### Kutipan Bacaan
■ ■ ■
2. Perlakuan bebas pajak atas barang mewah yang
diberikan kepada produsen mobnas selama dua tahun. Ini melanggar pasal 3 ayat 2
peraturan GATT.
3. Menghendaki perimbangan muatan lokal seperti
insentif, mengizinkan pembebasan tarif impor, dan membebaskan pajak barang
mewah di bawah program mobnas sesuai dengan pelanggaran dalam pasal 3 ayat 1
GATT, dan pasal 3 kesepakatan perdagangan multilateral.
Dari
beberapa kali pertemuan bilateral tingkat menteri, kesepakatan yang ingin
dicapai bertolak belakang dengan keinginan dan cita-cita masing-masing negara.
Maka pada 4 Oktober 1996, Pemerintah Jepang melalui Kementrian Industri dan
Perdagangan Internasional (MITI) resmi mengadukan Indonesia
ke WTO yang didasarkan pasal 22 ayat 1 peraturan GATT. Inti dari pengaduan itu,
Pemerintah Jepang ingin masalah sengketa dagangnya dengan Indonesia
diselesaikan sesuai dengan kesepakatan perdagangan multilateral sesuai dengan
aturan yang tercantum dalam WTO. Ketika itu, jika dalam tempo lima-enam bulan
setelah pengaduan ke WTO belum dapat diselesaikan, maka Jepang akan membawanya
ke tingkat yang lebih tinggi.
Setelah
enam bulan tidak ada penyelesaian sejak Jepang secara resmi mengadukan
Indonesia ke WTO, tampaknya, ancaman Jepang bukan isapan jempol belaka. Jepang
membawa masalah Mobnas ke panel WTO melalui pembentukan dispute settlement body
(DSB) atau sidang bulanan badan penyelesaian sengketa. Dengan terbentuknya DSB,
maka Jepang berharap masalah Mobnas dapat dipecahkan dengan jalan terbaik dan
adil.
Pembentukan
panel dilakukan oleh DSB, setelah upaya penyelesaian mengalami jalan buntu.
Panel yang beranggotakan 3-5 orang inilah yang akan
memeriksa
pengaduan dan saksi-saksi. Dan dalam tempo enam bulan, panel akan mengeluarkan
rekomendasi yang akan diserahkan kepada DSB. Di tangan DSB nanti, keputusan
hasil panel akan disahkan satu tahun kemudian.
Namun,
Pemerintah Jepang berharap hubungan bilateral kedua negara tidak terganggu.
■ ■ ■
### Data Berikut
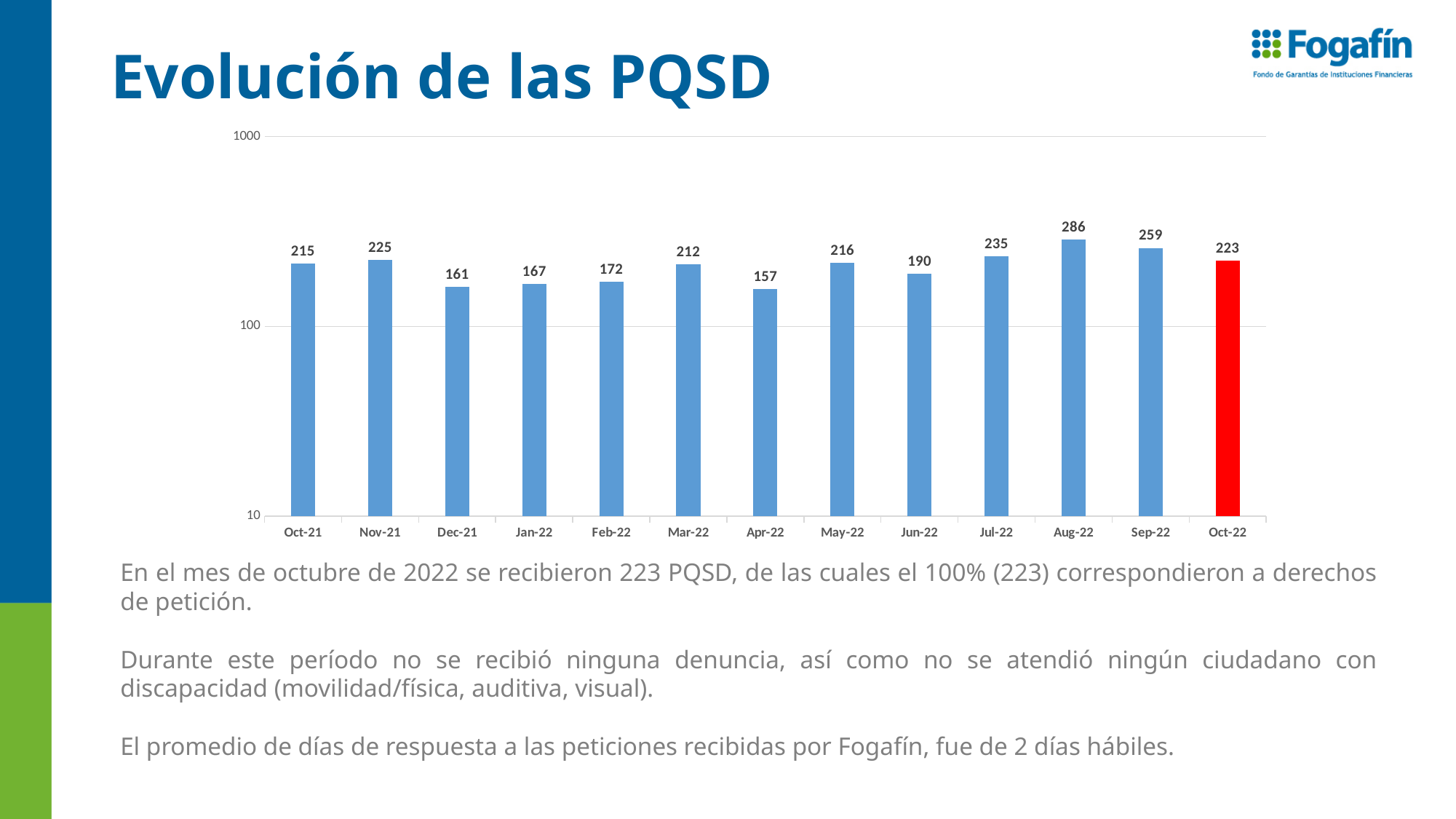
Is the value for Jun-22 greater or less than 100? greater What is the difference between the values for Aug-22 and Sep-22? 27 How many months are shown on the x axis? 13 Which month has the lowest value? Apr-22 What is the value for Aug-22? 286 Do the values rise or fall from Dec-21 to Mar-22? rise Which is larger, the value for Nov-21 or the value for Dec-21? Nov-21 What kind of chart is shown on the slide? bar chart What is the value for Apr-22? 157 Which month has the highest value? Aug-22 What is the value for Oct-22? 223 Which bar is coloured red instead of blue? Oct-22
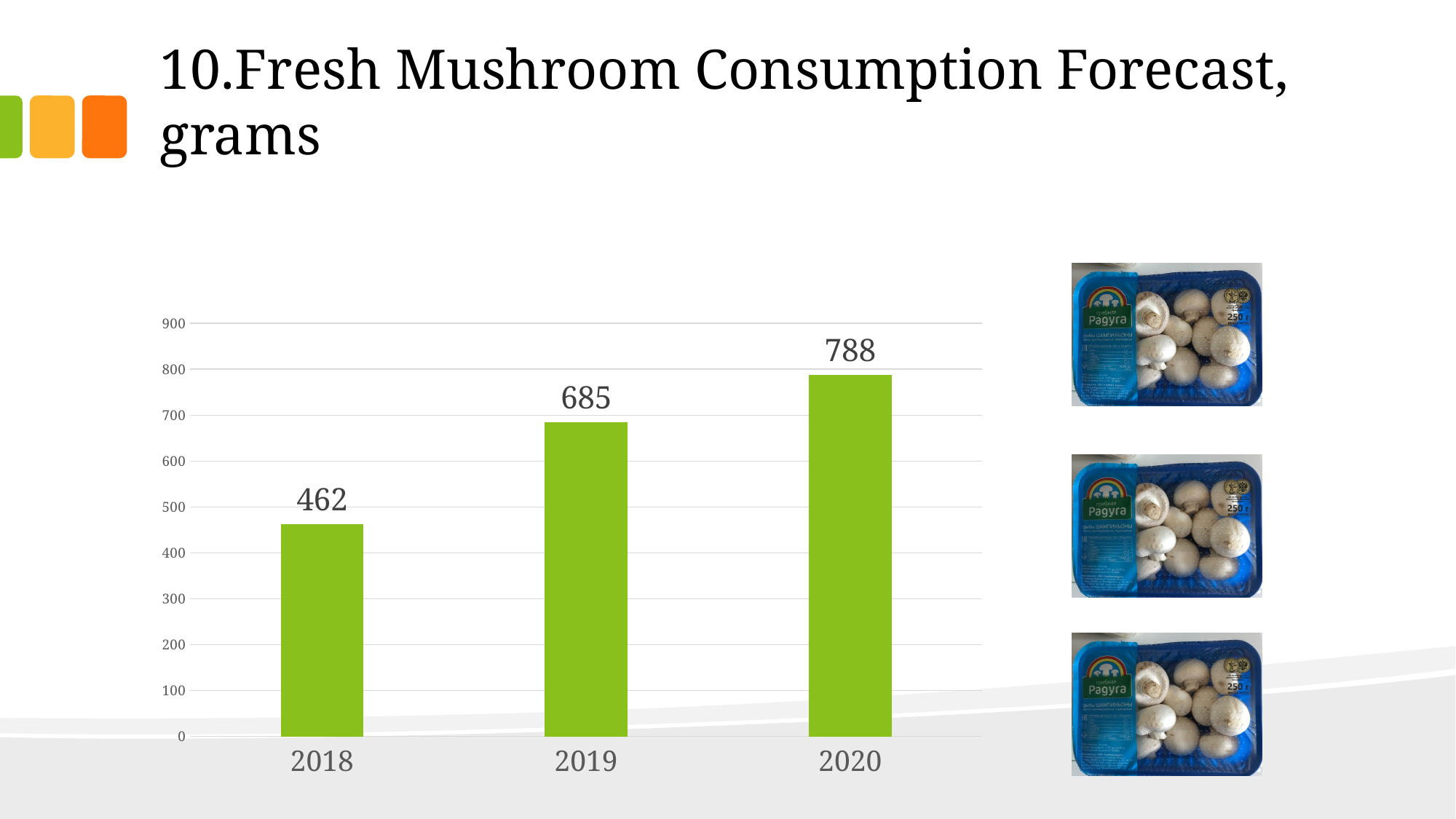
What is the difference between the 2020 and 2018 values? 326 What is the forecast fresh mushroom consumption for 2019? 685 What is the forecast fresh mushroom consumption for 2018? 462 Do the values rise or fall from 2018 to 2020? rise What is the difference between the 2019 and 2018 values? 223 Is the value for 2019 greater or less than 600? greater Which year has the lowest forecast consumption? 2018 Which year has the highest forecast consumption? 2020 What is the forecast fresh mushroom consumption for 2020? 788 Which is larger, the value for 2019 or the value for 2020? 2020 How many years are shown on the chart? 3 What kind of chart is shown on the slide? bar chart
■ ■ ■
### Tugas Kerja 1
Salin bagian kutipan tentang sengketa mobnas, mulai dari "Maka pada 4" dan berakhir pada "yang lebih tinggi.".
### Tugas Kerja 2
Menurut kutipan tentang sengketa mobnas, pada tanggal berapa Pemerintah Jepang resmi mengadukan Indonesia ke WTO?

### Hasil 1
Maka pada 4 Oktober 1996, Pemerintah Jepang melalui Kementrian Industri dan
Perdagangan Internasional (MITI) resmi mengadukan Indonesia
ke WTO yang didasarkan pasal 22 ayat 1 peraturan GATT. Inti dari pengaduan itu,
Pemerintah Jepang ingin masalah sengketa dagangnya dengan Indonesia
diselesaikan sesuai dengan kesepakatan perdagangan multilateral sesuai dengan
aturan yang tercantum dalam WTO. Ketika itu, jika dalam tempo lima-enam bulan
setelah pengaduan ke WTO belum dapat diselesaikan, maka Jepang akan membawanya
ke tingkat yang lebih tinggi.

### Hasil 2
Pemerintah Jepang resmi mengadukan Indonesia ke WTO pada 4 Oktober 1996.